Monday, March 7, 2011

Teradata ODBC, Python pyodbc on Fedora Core 14 x32

Background:


This posting is an extension of an earlier posting and contains much of the same content starting out. Instead of trying to get the example programs to compile and run our objective is to get python working with ODBC through the pyodbc project.


The motivation of this project has to do with a desire of a colleague of mine to do development work on an installation of Fedora Core 14.

Keep in mind that FC is not at this time a supported distro for Teradata!

We are starting with a Fedora Core 14 32bit guest machine running in VMWare Workstation. Host is Windows XP SP3. All libraries required to get VMWare tools installed and running have been pre-installed so there may be some dependencies already in place that are not listed. The Fedora core instance is fully updated as of today. SELinux has also already been disabled.



Lets Go! - Download Driver Package:

Alright, first thing is first, lets start out by downloading the Teradata drivers. Go to:
www.teradata.com/downloadcenter/
Follow ODBC -> Linux and download the correct package (TTU 13.10 LINUX-INDEP tdodbc.13.10.00.01 in my case)

Keep going until you download the .tar.gz package (tdodbc__LINUX_INDEP.13.10.00.01-1.tar.gz)

Make sure to first read the accompanying README file before proceeding it will detail any dependencies that *may* need to be installed on your OS. Since FC is not supported we cannot rely on this documentation to be all inclusive but it can provide great hints.
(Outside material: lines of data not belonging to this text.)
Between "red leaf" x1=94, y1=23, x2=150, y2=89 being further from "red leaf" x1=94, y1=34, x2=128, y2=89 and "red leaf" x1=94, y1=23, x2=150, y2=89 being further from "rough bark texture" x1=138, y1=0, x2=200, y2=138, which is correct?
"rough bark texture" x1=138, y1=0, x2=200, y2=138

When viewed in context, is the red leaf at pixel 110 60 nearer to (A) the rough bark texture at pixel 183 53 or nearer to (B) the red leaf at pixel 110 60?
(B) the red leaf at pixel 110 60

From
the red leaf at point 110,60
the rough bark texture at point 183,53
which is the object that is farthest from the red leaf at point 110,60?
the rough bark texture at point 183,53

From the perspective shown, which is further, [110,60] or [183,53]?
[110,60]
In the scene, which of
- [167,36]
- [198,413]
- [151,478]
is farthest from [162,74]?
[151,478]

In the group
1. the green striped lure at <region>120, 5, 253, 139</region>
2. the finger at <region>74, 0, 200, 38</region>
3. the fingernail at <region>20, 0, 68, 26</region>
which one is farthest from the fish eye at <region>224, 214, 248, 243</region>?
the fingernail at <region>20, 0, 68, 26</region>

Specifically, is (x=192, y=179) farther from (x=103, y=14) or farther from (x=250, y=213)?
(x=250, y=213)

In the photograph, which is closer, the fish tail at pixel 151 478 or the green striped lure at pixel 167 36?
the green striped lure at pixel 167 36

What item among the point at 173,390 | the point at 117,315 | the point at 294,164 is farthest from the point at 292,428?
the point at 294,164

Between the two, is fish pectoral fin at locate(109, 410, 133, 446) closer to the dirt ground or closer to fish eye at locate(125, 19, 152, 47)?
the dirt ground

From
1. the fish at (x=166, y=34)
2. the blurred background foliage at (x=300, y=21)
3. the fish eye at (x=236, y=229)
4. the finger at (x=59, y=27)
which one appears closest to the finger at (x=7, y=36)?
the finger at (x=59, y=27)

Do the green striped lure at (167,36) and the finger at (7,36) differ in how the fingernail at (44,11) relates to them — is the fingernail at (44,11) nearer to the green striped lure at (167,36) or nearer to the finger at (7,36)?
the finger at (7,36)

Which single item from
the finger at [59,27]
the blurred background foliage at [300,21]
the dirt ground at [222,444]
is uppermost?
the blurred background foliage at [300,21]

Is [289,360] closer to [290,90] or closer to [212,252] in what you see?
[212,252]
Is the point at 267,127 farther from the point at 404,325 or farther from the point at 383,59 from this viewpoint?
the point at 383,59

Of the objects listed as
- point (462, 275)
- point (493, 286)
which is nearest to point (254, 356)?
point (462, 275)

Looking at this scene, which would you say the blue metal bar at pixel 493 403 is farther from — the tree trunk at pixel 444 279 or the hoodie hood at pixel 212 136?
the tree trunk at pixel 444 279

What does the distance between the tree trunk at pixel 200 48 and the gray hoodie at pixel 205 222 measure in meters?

Once you have downloaded the drivers, move into the directory holding the downloaded file. Create a directory to hold expanded files and then untar the archive:


[cj@fc14 Downloads]$ mkdir /tmp/td
[cj@fc14 Downloads]$ mv tdodbc__LINUX_INDEP.13.10.00.01-1.tar.gz /tmp/td/
[cj@fc14 Downloads]$ cd /tmp/td
[cj@fc14 td]$ tar xof tdodbc__LINUX_INDEP.13.10.00.01-1.tar
.gz

You should have now have 3 component archives and readme files in your working directory.
tdodbc*
tdicu*
TeraGSS*

TeraGSS has redhat and suse versions.

Take a moment out to remember that FC is a Redhat OS and expand each archive:

[cj@fc14 td]$ tar xof tdicu__linux_indep.13.10.00.00-1.tar.gz
[cj@fc14 td]$ tar xof TeraGSS_redhatlinux-i386__linux_i386.13.10.00.02-1.tar.gz
[cj@fc14 td]$ tar xof tdodbc__linux_x64.13.10.00.01.tar.gz


Installing Teradata Driver Packages:

Now install the tdicu package:

[cj@fc14 td]$ cd tdicu
[cj@fc14 tdicu]$ sudo rpm -ihv tdicu-13.10.00.00-1.noarch.rpm
 


Output:
Adding TD_ICU_DATA environment variable to /etc/profile file.
Adding TD_ICU_DATA environment variable to /etc/csh.login file.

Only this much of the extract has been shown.